On their brand new CD, Lovers Tree, the duo delivers 14 new songs with help from Grammy-winning Bluegrass icon Laurie Lewis. Not surpringly, the collection includes serious ballads, earnest musings and playful joy rides. As usual, Claudia demonstrates her knack for crafting tightly written songs that tackle the classic themes of love, longing and loss. Odes to Kosher delis, Interstate highways and Johnny Cash show Russell and Kaplan’s playful side. Working with producer Lewis has deepened the duo’s string band influences and given them a more rootsy musical framework to work in. Despite Lewis’s string band infusion, Russell and Kaplan continue their eclectic song explorations on this record. “There is,” Kaplan says, “more banjo and fiddle than on our previous records. But we still like to color outside the lines.
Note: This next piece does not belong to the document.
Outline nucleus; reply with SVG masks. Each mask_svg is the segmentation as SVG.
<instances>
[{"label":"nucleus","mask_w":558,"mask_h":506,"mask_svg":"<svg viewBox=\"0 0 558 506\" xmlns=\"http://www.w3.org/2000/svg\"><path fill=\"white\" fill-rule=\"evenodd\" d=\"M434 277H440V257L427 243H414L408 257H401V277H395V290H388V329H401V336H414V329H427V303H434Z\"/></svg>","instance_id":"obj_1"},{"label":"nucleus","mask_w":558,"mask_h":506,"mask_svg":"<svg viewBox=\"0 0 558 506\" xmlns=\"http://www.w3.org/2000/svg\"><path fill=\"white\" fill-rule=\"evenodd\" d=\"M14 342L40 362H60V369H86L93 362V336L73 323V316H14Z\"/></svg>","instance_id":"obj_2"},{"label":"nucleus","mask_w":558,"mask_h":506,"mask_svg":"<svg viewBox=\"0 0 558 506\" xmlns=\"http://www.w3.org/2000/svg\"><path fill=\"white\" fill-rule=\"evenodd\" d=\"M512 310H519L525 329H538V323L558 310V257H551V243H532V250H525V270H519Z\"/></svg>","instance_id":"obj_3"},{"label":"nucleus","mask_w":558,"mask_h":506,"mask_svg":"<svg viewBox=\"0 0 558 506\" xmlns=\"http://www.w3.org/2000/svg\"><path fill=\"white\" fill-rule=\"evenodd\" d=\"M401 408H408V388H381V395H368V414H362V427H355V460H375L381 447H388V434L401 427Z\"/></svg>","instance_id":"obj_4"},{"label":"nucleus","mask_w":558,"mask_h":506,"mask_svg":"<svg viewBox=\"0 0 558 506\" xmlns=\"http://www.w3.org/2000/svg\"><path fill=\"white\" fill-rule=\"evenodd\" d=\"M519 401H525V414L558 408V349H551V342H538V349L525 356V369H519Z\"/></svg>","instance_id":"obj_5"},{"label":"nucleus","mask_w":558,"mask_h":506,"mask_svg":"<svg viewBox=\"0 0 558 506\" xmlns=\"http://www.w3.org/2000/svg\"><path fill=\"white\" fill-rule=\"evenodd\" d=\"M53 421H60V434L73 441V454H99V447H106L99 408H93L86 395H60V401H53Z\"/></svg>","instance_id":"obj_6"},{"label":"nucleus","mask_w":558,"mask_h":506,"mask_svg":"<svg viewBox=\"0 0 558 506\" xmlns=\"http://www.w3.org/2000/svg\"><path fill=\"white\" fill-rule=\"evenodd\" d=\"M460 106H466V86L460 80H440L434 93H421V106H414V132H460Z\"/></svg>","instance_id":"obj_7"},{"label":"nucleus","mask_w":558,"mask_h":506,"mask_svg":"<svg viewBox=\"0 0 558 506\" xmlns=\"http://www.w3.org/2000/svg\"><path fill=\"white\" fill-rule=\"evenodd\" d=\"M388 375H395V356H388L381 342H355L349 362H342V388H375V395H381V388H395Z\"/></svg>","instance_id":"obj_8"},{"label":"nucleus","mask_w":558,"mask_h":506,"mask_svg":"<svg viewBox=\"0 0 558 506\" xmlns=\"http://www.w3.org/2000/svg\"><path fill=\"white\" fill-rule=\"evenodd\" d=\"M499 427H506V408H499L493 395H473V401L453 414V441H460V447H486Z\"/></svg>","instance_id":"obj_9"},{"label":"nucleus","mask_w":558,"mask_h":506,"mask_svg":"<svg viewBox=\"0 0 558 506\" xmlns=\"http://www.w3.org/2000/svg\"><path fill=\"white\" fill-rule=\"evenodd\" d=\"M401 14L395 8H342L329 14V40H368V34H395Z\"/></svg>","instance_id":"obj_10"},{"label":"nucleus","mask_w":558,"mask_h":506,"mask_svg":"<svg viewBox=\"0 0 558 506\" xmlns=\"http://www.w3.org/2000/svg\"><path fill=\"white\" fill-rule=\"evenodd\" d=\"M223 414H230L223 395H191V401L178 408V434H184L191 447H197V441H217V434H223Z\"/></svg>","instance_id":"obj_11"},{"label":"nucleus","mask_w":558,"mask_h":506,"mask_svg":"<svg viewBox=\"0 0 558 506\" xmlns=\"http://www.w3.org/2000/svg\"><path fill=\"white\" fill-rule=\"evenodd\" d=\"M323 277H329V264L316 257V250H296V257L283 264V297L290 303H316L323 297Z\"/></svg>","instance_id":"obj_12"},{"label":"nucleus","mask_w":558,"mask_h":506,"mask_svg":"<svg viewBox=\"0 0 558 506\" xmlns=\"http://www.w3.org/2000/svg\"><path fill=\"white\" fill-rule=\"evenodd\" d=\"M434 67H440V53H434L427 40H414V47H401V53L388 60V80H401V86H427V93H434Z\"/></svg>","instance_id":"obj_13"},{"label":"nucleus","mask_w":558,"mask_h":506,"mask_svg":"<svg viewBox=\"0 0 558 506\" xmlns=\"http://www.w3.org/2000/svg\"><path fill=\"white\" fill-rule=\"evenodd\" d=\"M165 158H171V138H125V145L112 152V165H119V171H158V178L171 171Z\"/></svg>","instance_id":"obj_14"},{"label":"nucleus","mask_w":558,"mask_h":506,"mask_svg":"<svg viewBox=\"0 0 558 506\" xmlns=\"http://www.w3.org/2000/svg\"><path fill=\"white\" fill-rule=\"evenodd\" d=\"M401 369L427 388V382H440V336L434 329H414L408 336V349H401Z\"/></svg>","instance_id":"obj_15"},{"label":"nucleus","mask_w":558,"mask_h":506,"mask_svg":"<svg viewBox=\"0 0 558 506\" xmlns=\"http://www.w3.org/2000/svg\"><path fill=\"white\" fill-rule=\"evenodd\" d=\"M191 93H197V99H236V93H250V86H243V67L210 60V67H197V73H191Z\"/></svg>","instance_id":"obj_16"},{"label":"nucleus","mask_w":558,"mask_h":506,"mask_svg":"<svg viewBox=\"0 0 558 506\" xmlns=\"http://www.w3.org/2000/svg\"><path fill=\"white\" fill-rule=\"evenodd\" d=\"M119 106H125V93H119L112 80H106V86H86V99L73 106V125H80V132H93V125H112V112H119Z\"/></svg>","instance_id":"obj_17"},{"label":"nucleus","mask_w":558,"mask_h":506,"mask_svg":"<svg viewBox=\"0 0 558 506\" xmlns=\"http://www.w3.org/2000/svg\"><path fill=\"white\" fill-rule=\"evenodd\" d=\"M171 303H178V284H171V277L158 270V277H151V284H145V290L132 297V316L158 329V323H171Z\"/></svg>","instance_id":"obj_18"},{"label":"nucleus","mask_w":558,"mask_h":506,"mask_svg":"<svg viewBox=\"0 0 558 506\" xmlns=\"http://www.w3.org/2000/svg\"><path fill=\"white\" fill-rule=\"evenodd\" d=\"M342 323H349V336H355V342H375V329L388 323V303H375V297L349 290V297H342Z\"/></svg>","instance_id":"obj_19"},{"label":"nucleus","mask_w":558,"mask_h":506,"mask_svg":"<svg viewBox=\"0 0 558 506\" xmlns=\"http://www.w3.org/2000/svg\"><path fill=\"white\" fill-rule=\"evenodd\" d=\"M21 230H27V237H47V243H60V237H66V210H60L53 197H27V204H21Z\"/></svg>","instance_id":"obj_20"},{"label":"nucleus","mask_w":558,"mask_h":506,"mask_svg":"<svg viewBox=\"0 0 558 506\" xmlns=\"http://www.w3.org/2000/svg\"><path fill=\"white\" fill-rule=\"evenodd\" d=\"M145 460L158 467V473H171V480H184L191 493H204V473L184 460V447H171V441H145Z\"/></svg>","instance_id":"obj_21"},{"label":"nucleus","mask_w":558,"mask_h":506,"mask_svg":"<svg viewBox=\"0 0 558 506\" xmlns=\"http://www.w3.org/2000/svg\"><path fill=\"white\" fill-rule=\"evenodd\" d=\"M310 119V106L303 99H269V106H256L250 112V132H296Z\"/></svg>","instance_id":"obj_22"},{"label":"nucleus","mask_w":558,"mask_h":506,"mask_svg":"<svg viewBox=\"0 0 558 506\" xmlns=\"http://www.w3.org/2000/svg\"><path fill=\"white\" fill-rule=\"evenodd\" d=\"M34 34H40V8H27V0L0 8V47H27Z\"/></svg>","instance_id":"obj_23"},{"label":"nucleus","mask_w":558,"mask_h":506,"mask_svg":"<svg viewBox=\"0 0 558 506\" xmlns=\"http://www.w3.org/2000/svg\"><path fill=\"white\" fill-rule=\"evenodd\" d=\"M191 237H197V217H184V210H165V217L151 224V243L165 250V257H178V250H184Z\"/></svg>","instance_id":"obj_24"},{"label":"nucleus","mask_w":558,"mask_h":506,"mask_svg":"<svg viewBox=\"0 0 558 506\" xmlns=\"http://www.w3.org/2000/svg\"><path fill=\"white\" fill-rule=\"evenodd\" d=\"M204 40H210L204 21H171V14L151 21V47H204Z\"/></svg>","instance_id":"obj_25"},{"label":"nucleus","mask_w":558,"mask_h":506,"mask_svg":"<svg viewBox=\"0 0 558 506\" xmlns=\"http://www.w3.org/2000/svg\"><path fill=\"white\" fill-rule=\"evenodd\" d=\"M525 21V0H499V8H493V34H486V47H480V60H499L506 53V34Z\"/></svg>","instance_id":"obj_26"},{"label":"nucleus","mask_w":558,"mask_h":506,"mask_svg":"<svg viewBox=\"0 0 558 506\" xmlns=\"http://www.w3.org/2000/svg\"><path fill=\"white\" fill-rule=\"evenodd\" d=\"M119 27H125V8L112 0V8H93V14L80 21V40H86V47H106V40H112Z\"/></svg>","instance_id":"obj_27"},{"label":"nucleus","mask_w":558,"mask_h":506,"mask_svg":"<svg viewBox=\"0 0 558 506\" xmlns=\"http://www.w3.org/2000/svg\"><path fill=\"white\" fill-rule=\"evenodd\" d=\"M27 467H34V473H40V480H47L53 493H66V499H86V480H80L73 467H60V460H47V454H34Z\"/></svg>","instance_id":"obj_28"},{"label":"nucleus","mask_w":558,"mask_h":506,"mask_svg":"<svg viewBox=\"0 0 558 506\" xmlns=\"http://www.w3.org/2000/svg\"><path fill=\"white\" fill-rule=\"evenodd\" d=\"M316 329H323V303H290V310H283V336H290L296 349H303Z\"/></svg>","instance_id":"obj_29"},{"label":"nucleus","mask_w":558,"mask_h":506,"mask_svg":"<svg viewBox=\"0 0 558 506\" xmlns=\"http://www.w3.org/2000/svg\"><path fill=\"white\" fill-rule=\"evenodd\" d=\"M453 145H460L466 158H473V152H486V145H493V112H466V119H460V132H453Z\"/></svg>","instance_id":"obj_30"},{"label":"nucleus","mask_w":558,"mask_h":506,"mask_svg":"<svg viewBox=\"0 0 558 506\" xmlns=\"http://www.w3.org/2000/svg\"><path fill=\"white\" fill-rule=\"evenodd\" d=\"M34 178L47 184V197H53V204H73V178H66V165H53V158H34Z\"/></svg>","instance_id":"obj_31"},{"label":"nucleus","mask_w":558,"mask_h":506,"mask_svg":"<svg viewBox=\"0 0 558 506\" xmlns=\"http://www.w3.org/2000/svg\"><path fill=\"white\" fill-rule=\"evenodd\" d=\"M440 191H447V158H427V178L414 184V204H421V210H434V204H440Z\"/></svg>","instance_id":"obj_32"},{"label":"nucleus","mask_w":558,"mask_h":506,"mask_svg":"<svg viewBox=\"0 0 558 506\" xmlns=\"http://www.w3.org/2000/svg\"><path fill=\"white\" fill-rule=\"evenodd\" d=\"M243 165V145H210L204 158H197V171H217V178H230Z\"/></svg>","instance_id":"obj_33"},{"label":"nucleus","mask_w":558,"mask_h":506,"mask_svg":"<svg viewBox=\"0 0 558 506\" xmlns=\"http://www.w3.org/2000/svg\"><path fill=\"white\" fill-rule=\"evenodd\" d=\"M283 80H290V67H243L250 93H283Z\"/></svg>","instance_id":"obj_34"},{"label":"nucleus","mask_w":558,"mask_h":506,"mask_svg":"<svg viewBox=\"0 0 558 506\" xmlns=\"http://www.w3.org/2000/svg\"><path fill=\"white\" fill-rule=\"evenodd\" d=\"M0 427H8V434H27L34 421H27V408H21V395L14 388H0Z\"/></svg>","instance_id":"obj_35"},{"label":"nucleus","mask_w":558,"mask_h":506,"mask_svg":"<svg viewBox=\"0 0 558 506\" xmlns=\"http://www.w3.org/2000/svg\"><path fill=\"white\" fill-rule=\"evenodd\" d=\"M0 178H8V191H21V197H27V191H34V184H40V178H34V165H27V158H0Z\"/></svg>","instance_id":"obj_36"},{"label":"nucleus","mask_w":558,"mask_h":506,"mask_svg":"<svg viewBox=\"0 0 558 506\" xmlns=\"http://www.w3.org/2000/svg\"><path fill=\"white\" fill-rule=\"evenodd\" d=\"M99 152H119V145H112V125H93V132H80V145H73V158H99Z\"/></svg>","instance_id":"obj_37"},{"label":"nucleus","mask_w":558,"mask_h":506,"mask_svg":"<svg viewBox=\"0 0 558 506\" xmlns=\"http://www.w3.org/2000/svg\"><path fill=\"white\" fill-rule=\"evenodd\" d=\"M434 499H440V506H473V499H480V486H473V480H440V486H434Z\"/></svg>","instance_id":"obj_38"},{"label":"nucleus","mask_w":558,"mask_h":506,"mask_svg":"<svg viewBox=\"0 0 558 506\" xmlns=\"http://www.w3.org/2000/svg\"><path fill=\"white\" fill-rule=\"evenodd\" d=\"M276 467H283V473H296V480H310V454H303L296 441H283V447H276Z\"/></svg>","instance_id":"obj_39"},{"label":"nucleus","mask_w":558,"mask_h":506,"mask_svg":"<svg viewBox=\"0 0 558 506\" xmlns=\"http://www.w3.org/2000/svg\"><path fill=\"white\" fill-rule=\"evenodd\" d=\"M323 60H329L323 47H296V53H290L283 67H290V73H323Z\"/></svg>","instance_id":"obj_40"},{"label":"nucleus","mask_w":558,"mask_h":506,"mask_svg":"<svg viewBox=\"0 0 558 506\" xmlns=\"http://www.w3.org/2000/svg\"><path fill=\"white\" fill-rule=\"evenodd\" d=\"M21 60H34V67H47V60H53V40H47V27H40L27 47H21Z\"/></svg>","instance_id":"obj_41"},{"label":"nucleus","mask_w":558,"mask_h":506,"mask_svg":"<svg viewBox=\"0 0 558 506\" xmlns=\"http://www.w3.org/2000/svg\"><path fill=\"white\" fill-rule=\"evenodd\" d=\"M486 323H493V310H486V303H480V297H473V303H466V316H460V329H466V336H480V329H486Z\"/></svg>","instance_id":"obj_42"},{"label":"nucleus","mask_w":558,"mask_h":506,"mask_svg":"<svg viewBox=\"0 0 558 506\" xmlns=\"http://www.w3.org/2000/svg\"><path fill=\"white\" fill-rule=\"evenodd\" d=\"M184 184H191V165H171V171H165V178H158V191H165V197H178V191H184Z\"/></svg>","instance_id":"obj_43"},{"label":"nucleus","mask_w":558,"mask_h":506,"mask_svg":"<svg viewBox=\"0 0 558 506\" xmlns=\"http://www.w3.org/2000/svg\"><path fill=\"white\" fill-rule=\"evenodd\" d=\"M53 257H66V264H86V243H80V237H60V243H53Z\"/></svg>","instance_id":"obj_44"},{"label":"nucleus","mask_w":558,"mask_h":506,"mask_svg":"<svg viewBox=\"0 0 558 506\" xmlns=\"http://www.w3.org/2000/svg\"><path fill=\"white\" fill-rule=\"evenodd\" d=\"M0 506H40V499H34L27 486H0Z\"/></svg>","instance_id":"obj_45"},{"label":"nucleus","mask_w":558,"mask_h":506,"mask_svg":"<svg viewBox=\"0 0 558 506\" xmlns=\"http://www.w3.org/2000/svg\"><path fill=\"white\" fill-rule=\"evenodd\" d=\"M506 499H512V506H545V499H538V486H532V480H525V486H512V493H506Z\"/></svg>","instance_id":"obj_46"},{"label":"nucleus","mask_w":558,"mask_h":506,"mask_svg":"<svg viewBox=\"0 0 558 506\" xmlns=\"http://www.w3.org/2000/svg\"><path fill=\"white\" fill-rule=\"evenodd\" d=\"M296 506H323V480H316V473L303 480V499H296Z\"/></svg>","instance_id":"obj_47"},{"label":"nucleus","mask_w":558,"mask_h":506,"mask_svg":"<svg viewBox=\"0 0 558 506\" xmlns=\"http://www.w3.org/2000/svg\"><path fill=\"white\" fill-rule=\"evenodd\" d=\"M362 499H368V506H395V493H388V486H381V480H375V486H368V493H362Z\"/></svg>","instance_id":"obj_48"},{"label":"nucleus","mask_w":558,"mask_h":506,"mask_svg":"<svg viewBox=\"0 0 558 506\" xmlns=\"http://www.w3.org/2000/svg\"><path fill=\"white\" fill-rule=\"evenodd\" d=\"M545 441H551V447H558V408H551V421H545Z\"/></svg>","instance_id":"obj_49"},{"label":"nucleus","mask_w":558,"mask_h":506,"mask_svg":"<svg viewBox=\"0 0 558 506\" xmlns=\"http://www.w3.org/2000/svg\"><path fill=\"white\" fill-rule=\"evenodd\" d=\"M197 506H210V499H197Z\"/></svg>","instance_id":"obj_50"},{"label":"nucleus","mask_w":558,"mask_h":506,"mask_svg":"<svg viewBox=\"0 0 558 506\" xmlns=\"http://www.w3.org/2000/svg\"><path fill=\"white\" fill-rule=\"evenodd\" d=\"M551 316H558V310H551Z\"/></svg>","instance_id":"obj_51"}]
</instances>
We recorded a Johnny Cash send up, a Western Swing romp and a bluesy requiem. “Still,” he says, “when said and done, it’s a folk record.”
Indeed, the Milwaukee Journal-Sentinel wrote, “Russell has a voice that was born for folk music – she breaks hearts.” Russell has won numerous other accolades including Best New Artist from WUMB FM in Boston, Best Musician in the East Bay Express Reader’s Poll, 2nd place in the Texas Songwriters Serenade, 2x Kerrville New Folk Songwriting Finalist, and high praise in Sing Out, the San Francisco Chronicle, and the Boston Globe. American Songwriter magazine, called her last CD, All Our Luck Is Changing, “a masterpiece.”
Russell and Kaplan have toured across the country, performing in barns, coffeehouses, living rooms and churches, as well as at festivals including the New Bedford Folk Festival, Boston Folk Festival, Black Hawk Folk Festival and concert appearances at major venues such as McCabe’s, Club Passim, The Turning Point, and more than a half-dozen appearances at Berkeley’s Freight & Salvage.
The duo’s many live on-air radio performances include West Coast Live, KPFA’s Dead to the World, WUMB’s Live at Noon, Folk Stage with Rich Warren, KUNI’s Live From Studio One, Roz and Howard Larman’s FolkScene, The Morning Show on Minnesota Public Radio as well as appearances on WORT, KCBX, KSUN and numerous other stations. Claudia and Bruce were interviewed by All Things Considered’s Robert Siegel on the release of a CD to celebrate what would have been her father, Val Rosing’s 100th birthday. Rosing was a British dance band singer best known as the vocalist on classic original 1930s recordings such as Teddy Bears Picnic and Try A Little Tenderness.
“Making music is our favorite thing to do, and we put a lot of love into it," says Claudia. “But playing in a band with one’s spouse is not without its hazards. Some couples argue about sex or money. We argue about song keys, set lists, and ‘who stole my capo?’ But all in all, we’re very lucky to have found each other.”